[quagga-dev 11579] Re: [PATCH] BGP: add aspath_aggregate_mpath that preserves path length

Paul Jakma paul at jakma.org
Tue Oct 14 14:21:56 BST 2014


On Sat, 11 Oct 2014, Boian Bonev wrote:

> I have started fiddling around BGP ECMP long time ago because of a quite 
> non-trivial real life problem - balancing two non-diverse upstream ISPs 
> without having to manually set path preference by individual AS (for all 
> live ASes). By diverse I mean offering different best paths.
>
> In many cases it is common that all upstream tier2 ISPs will have direct 
> connection to the same set of tier1s thus advertising the same set of 
> bestpaths. This may easily go over 50% of all routes. If BGP is setup to 
> select between peers on itself (without any forced preference) then most 
> of the outgoing bandwidth will go to the longest established session, 
> most probably saturating this link while the others are mostly idle.
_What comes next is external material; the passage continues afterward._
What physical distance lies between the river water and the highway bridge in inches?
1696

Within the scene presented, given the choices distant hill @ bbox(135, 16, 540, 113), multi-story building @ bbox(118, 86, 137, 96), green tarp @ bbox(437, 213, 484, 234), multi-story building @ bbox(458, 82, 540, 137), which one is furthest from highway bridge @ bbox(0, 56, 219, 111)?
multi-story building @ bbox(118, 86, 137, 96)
If 
> that session flaps, then it will swap with next session, but the overall 
> result will be the same.

Ah, interesting. Ok, so really ECMP at a forwarding level driving this.

There has been some support added to Quagga for ECMP in BGP. I havn't 
played with it yet though.

I take it you're also trying to re-advertise these paths to other plain 
BGP speakers, given your patch?

> Without ECMP the most trivial way is to set different preference to two 
> upstreams by dividing originating AS e.g. to odd/even. Then you will 
> discover that odd ASes generate nearly 2 times more traffic than even 
> ones which is quite odd by itself. Trying to keep the scales near flat 
> will lead to a day to day increasing preference lists that will become 
> unmanageable soon.

There are likely power-laws at work, meaning it will always be hard to 
find a balance that way. Indeed, it could even be impossible (1 AS might 
be responsible for very disproportionate amount of traffic).
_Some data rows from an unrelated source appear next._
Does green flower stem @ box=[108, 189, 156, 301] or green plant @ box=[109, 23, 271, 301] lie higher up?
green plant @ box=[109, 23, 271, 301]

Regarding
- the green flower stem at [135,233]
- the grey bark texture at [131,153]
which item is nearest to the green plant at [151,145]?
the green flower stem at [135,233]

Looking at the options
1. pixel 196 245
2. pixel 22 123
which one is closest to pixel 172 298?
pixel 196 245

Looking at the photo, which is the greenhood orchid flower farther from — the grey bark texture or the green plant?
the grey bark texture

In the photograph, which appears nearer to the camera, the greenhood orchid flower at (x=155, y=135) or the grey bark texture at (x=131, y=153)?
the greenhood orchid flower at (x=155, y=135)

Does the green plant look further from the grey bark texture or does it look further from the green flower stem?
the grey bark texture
> It looks interesting to me in the route-server case where (EC)MP may get
> propagated from an IXP to more than one router in an AS so each one can
> make different decision based on its policy/proximity/etc. But then what
> about the route-map syntax that can match and manipulate multiple paths...

That will need to be extended, yes.

> I believe that the interop with non-ECMP speakers will be important at 
> least until IPv6 gets wider adoption, so most of the routers will have 
> to be changed/upgraded anyways and will hopefuly have some Add-Path 
> support as a side effect :)

Ok.

> I have hit the scaling issues and can say that for current Q they are 
> present in non route-server setups as well - just put 6 full table 
> upstreams, 4 sessions with 200k routes and 50 downlinks most of which 
> get only default route and the only way to make it tick is to enable one 
> session every 10 minutes. Afterwards if an upstream flaps, all sessions 
> will start oscillating in established-timeout cycle because processing 
> will take more than 5 minutes and more sessions will flap causing others 
> to flap too... In a route server scenario it is much worse.
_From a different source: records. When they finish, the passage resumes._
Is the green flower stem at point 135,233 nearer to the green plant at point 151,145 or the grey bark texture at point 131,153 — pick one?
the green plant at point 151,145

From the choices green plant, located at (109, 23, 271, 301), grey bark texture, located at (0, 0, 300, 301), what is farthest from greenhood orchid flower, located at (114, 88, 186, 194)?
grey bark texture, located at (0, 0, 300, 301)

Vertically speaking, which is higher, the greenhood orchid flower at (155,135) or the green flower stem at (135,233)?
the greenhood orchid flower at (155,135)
We'll have to try fix that so.

Hacks are possible, running multiple bgpds each listening on a separate 
IP, and splitting the load over them. Then have a non-public-facing bgpd 
to integrate all the routes and do best-selection (if you have a 
config/control system that can take care of the config overhead), and also 
needs something like Add-Path to avoid MED probs.

> I have also looked into the Euro-IX branch (and have successfuly rebased 
> some patches) which mitigates some of these scalability issues, but the 
> differences from the main Q tree are so severe and unsplittable that I 
> see no easy way for a clean merge process without significant 
> refactoring.

Yes. They went away and did lots of work, but basically forked.

There is a question as to whether it'd be better to thread bgpd as EuroIX 
has done, or to just run slave bgpds as separate processes off a main 
bgpd. One obstacle to the latter would be dealing with config & control. 
I'm minded to the latter.

regards,
-- 
Paul Jakma	paul at jakma.org	@pjakma	Key ID: 64A2FF6A
Fortune:
A visit to a fresh place will bring strange work.